Kustomer is experiencing latency in conversations loading

Incident Report for Kustomer

Postmortem

On Wednesday, January 12th, 2022, the main database cluster experienced a strongly elevated write load in our US Prod 1 POD that used up virtually all of its write capacity.

The release of a new feature introduced a database query that performed much worse than expected under production load. While the query was properly indexed, the enormous amount of conversations caused these queries to take an unusually long time to finish. The issue was not reproducible in our testing environments.

Impact

From 6:15 PM ET through 7:19 AM ET, customers experienced higher latency on conversation and timelines loading—sometimes not loading at all—as a majority of requests were timing out.

The affected database cluster began to reject write requests due to the large amount of long-running operations using up most available write tickets. In this situation, there is no threat to data that already exists inside the database.

What We Learned

What Went Well

Our alerting worked as expected. We were notified right away that there was a problem so we could quickly react to it.
We began rolling back the code release containing the badly performing query immediately and initiated a failover to a secondary database node

Areas for Improvement

Despite an immediate response, it took us a bit longer than expected to completely resolve the incident. We are planning to make improvements to our internal tooling to make this process quicker.

Posted Jan 13, 2022 - 18:03 EST

Resolved

The rollback is now completed and systems have normalized. You may need to refresh the page if you continue to see loading issues!
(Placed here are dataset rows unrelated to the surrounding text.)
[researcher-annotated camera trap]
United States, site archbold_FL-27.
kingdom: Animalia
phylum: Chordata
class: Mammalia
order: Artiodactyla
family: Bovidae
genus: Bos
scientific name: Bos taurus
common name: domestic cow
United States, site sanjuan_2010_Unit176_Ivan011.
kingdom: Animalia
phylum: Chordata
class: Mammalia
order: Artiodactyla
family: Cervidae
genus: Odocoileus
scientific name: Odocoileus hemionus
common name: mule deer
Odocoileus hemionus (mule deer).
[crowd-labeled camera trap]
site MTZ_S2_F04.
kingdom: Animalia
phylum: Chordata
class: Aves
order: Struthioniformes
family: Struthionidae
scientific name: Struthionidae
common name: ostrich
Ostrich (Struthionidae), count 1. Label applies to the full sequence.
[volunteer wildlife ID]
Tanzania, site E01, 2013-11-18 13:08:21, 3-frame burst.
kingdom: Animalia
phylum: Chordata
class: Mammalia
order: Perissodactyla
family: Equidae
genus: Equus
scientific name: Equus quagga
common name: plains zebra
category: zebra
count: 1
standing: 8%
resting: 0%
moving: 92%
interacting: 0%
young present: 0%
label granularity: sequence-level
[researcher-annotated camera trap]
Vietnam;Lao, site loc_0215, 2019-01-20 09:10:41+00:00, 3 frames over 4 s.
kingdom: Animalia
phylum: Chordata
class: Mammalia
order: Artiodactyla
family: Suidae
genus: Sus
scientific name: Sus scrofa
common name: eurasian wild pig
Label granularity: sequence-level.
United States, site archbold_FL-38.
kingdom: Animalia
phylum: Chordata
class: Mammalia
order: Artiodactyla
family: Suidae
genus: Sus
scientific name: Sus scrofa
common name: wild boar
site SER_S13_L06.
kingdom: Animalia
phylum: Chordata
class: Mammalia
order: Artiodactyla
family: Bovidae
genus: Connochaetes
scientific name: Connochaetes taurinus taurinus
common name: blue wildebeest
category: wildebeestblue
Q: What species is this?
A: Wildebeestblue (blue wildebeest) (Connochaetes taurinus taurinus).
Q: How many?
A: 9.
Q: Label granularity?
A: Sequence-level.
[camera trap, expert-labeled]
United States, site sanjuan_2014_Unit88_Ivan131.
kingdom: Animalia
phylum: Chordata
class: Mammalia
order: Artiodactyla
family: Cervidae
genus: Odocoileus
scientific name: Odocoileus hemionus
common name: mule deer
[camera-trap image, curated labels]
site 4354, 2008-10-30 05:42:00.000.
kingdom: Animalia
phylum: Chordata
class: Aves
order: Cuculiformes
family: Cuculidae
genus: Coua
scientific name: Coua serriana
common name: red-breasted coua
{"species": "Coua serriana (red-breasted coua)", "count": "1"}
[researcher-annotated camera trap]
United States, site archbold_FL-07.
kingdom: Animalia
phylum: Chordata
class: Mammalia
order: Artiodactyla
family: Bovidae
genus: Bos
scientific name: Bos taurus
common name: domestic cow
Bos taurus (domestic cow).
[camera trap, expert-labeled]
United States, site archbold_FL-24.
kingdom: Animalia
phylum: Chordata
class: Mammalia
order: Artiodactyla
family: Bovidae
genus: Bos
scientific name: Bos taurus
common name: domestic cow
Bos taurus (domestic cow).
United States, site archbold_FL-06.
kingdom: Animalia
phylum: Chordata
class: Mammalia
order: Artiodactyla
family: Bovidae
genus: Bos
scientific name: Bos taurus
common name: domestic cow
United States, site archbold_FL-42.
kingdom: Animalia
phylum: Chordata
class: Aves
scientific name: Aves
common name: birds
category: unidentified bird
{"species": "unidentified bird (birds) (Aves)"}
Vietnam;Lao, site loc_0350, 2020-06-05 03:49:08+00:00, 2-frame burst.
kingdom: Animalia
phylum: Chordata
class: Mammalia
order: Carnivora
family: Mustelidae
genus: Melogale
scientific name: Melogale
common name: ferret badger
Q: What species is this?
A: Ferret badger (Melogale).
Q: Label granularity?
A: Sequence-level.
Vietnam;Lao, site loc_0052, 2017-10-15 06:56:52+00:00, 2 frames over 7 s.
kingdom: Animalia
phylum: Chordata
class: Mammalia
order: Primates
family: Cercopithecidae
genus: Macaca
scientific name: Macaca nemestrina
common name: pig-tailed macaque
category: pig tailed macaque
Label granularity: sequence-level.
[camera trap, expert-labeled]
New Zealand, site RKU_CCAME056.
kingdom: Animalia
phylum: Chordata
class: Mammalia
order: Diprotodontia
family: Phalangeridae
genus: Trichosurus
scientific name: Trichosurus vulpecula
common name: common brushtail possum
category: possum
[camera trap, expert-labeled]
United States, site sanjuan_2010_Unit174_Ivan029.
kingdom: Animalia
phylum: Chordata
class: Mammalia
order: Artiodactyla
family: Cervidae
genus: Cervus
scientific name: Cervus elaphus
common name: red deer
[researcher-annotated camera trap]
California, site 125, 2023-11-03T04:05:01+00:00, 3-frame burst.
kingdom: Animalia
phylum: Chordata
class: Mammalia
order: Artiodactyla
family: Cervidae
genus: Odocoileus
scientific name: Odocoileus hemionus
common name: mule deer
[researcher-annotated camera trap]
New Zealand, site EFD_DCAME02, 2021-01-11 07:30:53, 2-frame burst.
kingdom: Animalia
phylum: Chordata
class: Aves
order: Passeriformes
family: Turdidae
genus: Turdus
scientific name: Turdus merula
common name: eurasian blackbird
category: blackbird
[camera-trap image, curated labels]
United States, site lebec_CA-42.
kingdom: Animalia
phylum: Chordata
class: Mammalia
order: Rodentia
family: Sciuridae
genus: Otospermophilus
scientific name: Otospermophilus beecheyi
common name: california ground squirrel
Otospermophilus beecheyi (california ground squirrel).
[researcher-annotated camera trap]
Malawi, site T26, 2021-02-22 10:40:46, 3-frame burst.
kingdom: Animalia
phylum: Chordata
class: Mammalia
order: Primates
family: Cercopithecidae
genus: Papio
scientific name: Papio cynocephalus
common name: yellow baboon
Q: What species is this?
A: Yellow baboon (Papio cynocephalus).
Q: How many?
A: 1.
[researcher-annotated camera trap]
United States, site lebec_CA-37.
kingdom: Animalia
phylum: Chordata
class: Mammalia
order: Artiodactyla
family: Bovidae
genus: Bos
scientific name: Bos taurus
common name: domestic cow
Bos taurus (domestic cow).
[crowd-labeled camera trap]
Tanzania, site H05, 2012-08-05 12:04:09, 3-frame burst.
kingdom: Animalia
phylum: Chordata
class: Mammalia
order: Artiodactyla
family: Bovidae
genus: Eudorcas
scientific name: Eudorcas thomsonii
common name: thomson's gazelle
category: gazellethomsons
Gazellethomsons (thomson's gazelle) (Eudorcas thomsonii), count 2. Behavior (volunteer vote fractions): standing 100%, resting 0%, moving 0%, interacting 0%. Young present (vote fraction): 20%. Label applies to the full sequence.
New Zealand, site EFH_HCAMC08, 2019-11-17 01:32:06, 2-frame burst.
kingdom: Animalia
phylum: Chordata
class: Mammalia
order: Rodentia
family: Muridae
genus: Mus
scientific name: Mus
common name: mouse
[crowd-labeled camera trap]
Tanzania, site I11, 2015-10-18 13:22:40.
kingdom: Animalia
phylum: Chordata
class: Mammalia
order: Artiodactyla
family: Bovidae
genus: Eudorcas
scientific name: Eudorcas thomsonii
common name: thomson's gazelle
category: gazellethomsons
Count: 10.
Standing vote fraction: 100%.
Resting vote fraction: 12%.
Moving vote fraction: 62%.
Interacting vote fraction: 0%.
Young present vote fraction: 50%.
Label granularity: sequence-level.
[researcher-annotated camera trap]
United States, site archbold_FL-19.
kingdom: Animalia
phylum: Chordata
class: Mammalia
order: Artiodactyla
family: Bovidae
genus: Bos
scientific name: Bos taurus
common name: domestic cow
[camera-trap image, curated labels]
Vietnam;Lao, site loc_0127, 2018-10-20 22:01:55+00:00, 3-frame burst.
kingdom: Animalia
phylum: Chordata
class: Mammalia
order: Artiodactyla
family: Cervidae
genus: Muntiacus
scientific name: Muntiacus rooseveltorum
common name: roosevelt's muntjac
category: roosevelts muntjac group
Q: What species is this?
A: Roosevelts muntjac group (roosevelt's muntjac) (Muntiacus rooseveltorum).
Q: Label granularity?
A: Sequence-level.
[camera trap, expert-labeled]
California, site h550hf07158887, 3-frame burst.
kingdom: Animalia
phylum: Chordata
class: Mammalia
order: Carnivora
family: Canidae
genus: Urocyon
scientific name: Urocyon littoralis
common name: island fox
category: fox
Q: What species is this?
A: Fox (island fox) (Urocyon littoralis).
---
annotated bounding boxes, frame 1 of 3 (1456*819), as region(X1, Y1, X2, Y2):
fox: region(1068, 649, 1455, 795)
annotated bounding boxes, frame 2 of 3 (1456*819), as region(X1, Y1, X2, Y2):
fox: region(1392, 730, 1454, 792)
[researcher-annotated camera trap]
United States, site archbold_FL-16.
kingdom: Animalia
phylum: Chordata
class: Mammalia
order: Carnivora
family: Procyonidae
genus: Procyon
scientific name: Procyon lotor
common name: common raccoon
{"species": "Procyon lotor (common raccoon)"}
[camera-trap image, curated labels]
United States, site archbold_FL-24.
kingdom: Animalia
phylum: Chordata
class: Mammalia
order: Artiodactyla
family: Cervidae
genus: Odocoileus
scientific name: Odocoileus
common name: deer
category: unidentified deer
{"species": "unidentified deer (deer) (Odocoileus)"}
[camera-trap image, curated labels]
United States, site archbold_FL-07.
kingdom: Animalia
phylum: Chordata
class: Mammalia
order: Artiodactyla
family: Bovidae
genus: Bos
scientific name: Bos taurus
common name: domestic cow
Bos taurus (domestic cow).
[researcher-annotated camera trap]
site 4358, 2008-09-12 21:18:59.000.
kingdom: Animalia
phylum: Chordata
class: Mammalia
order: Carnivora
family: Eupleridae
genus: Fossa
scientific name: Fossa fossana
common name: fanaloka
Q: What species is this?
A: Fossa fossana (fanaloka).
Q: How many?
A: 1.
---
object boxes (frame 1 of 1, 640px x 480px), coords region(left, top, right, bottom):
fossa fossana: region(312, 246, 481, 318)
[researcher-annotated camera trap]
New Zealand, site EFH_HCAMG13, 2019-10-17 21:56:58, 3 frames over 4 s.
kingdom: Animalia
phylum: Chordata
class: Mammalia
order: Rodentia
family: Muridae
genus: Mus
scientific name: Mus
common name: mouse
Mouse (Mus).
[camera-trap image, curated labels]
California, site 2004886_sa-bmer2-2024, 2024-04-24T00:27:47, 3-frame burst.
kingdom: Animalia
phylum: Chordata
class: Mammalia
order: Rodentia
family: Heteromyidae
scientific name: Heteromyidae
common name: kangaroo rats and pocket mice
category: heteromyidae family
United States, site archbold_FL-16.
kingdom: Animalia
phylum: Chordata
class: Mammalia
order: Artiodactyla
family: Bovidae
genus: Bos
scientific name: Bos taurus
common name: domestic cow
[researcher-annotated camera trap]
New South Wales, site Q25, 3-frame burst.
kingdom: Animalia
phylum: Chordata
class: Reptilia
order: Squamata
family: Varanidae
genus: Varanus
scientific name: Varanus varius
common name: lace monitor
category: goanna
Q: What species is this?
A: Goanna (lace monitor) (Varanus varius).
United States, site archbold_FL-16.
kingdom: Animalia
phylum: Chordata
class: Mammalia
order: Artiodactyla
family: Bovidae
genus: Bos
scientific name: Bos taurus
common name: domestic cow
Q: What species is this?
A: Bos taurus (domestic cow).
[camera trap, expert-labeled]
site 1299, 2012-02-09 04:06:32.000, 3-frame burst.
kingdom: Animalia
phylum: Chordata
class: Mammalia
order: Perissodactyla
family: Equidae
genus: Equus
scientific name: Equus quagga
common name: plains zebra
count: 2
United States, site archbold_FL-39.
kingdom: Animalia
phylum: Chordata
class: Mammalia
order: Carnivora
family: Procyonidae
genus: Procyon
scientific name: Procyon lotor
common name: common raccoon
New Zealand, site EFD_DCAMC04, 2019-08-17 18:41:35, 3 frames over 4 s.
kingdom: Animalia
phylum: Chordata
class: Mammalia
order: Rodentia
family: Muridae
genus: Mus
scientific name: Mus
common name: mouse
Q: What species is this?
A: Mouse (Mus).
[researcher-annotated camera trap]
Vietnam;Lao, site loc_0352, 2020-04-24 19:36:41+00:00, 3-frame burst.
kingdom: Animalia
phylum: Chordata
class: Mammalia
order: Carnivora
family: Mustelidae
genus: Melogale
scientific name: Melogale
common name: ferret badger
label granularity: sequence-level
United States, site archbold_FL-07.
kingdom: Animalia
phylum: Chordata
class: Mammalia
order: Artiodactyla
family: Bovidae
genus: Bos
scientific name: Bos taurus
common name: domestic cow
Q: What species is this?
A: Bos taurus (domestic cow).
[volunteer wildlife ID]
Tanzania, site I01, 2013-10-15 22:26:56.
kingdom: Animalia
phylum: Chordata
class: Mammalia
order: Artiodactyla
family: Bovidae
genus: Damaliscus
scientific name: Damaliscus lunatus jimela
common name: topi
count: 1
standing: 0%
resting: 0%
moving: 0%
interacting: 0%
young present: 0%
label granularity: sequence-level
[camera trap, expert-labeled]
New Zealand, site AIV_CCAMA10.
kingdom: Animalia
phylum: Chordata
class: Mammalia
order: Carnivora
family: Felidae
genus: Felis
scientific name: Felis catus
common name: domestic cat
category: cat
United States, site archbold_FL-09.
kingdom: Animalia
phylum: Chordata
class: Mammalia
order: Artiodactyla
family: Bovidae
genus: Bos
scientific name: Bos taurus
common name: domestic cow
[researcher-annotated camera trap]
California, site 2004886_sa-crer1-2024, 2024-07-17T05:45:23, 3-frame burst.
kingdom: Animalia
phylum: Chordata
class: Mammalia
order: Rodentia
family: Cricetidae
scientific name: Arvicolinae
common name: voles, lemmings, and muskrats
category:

If you continue to see issues are latency and loading, please reach out to support@kustomer.com

Posted Jan 12, 2022 - 19:22 EST

Monitoring

The rollback is complete and you should be seeing conversations load normally now.

Posted Jan 12, 2022 - 18:57 EST

Identified

Kustomer is experiencing latency and we have identified the issue and are rolling back the changes that caused the issue. Should be fixed in 10 minutes.

Posted Jan 12, 2022 - 18:45 EST

This incident affected: Prod1 (US) (Channel - Chat, Channel - Email, Channel - Facebook, Channel - Instagram, Channel - SMS, Channel - Twitter, Channel - WhatsApp).